British Surnames of the 1800s

Urban England in the 1800s.

In 1801, the British government took the first census for Great Britain and Ireland. The population was more than 16 million and the industrial revolution was under way, which debunks any perception of a broadly colonial society. By the late 19th century, England was home to about 300 surnames with traceable genealogy.

1 England in Context

While human habitation of many parts of the world is sporadic and largely undocumented beyond a few centuries, Great Britain is central to periods including the Mesolithic, Neolithic, Bronze Age and Iron Age.

2 Top Names by Total

The 1881 census shows that Smith was the most common surname in the majority of English counties.
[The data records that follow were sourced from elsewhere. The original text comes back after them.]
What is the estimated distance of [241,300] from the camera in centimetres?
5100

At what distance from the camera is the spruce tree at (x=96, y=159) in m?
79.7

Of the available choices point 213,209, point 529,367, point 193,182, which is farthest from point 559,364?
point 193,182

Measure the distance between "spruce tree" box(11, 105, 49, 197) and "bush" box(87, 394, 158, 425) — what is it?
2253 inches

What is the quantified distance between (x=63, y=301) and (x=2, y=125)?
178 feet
Jones, Williams, Graham, Thompson, Harris and Atkinson also led in one or more counties.

3 Top Names by Index

Index population data compares relative concentration of surnames in individual counties to that of the national population. This shows which families have recently experienced upward social mobility and often predicts continued trends. For Essex County in 1881, Allston was the leading name by index. Dacosta led London, Lynds led Kent and Turrill led Oxfordshire.

4 Family History and Complete Names Lists

Several online websites specialize in family history and have extensive lists of surnames from the 1800s and earlier. Generational documentation is also available and might help connect distant relatives.

Danny Furman has been writing since 2009 as a financial blogger for the website Seeking Alpha, His work has also appeared at, TheStreet, MarketWatch, WallStNation, among other finance websites. He writes on topics such as global monetary policy, macro social trends and international stock picks. He earned a Bachelor of Arts in economics from the University of California-Davis.